Только отношения у молодых супругов были не совсем обычные. То ластятся, как два голубка, то ссорятся – дым коромыслом. Всё не могли определить: кто в доме хозяин… Правда, до оплеух, как в день знакомства, не доходило, но покоя не было – ни ему, ни ей. Задним умом Кравец понимал, что сам виноват во многом. Где надо бы настоять, уступал, а где следовало бы сдержать эмоции, был нетерпимым. Слабым оправданием служило, что не знал он, как должен вести себя мужчина в семье. Мать и отец разошлись, когда ему не исполнилось и трёх лет. Из такой же несостоявшейся семьи оказалась и Тамара. Вот и строили свои отношения методом проб и ошибок. И может, притёрлись бы когда-то, притерпелись, но однажды…
Кравец вернулся с учений на день раньше, чем обещал. Приехал поздно вечером, открыл дверь своим ключом. В прихожей споткнулся о чьи-то незнакомые ботинки. Боясь поверить очевидному, шагнул в спальню и первое, что увидел, – смятый Тамарин халат, обвивающий рукавами чужую рубашку…
– А-а-а-а! – не то застонал, не то взревел он и сорвал со спящих одеяло. Но драться не стал. – Одевайся, уходи! – бросил проснувшемуся и перепуганному парню.
– Что ты в нём нашла, в сморчке этом? – допытывался у жены, когда остались одни. Его переполняла обида, смешанная с жалостью: к себе – обманутому и к ней, бестолковой. "Даже сблудить так, чтобы никто об этом не знал, ума не хватило!"
Тамара, поначалу побледневшая и задрожавшая, пришла в себя и ответила вызывающе:
– Ты на себя посмотри, поэт-самоучка!
– Ну, ты и тварь! – Кравец хлопнул дверью и ушёл в офицерское общежитие.
– Ты даже за себя постоять не можешь! – упрекала Тамара, когда они помирились и сошлись вновь. – У тебя жену из-под носа уводят, а ты…
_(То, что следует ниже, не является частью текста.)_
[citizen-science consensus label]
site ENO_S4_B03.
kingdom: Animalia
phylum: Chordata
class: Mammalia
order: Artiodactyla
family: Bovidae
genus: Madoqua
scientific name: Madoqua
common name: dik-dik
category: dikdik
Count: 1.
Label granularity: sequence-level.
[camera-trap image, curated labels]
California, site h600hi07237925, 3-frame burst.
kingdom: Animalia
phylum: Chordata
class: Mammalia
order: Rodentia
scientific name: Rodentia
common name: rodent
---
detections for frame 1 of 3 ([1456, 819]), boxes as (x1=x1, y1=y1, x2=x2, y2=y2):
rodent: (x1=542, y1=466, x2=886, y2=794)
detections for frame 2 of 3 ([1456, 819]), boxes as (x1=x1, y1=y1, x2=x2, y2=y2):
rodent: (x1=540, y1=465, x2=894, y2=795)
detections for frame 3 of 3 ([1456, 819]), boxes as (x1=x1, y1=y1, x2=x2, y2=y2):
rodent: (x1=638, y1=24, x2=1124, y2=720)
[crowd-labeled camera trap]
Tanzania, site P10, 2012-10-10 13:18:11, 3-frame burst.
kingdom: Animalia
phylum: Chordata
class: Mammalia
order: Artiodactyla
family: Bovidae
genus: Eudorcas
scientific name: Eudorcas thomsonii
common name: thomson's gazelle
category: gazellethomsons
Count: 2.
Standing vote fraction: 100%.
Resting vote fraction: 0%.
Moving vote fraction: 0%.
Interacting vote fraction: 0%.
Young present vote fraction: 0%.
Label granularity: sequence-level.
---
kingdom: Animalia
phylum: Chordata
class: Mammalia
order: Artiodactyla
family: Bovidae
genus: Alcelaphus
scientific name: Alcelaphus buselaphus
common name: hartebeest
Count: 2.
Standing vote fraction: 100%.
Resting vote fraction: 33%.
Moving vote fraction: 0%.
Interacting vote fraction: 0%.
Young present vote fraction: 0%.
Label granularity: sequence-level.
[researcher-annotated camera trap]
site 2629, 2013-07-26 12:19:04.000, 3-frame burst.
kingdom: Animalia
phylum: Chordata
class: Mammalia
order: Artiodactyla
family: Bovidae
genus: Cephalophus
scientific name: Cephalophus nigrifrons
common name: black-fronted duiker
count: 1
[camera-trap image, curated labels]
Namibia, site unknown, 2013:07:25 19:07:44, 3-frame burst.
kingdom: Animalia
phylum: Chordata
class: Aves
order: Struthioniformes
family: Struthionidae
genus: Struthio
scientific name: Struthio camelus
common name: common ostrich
– Сучка не захочет, кобель не вскочит…
– Я тебе не сучка!
– А я не дурак из-за тебя кулаками махать!
– Ничего, ещё помашешь…
И точно. Пришлось Кравцу не раз махать кулаками. После тридцати Тамара как с цепи сорвалась. Приходила домой за полночь. "Дыша духами и туманами", так, кажется, у Блока. От неё пахло кабаком и чужими мужиками. Со вторым и третьим её любовником Кравец бился насмерть. Не помогло. Подал заявление на развод. Не развели. Сын был ещё маленьким. Потом смирился, не смирился, но заявлений больше не писал. Надо было поступать в академию, а кто же разведённого в ВПА примет? А дальше – повышение по службе. Значит, снова разводиться нельзя… Какой же ты замполит полка, когда с собственной женой справиться не можешь? Да и Тамара со временем стала умнее. Любовников в дом приводить перестала. Если и встречалась с ними, то где-то на стороне. Так и жили: под одной крышей, а будто бы и не в браке…
Нина Ивановна, конечно, догадывалась, что в семейной жизни сына что-то не так. Но с вопросами не лезла и советами не досаждала. Кравец ей ничего не рассказывал. Не хотел волновать. А Тамара вот не побоялась…
Чем могла мать так насолить Тамаре? Как вообще может женщина, которая сама мать, написать другой матери такое?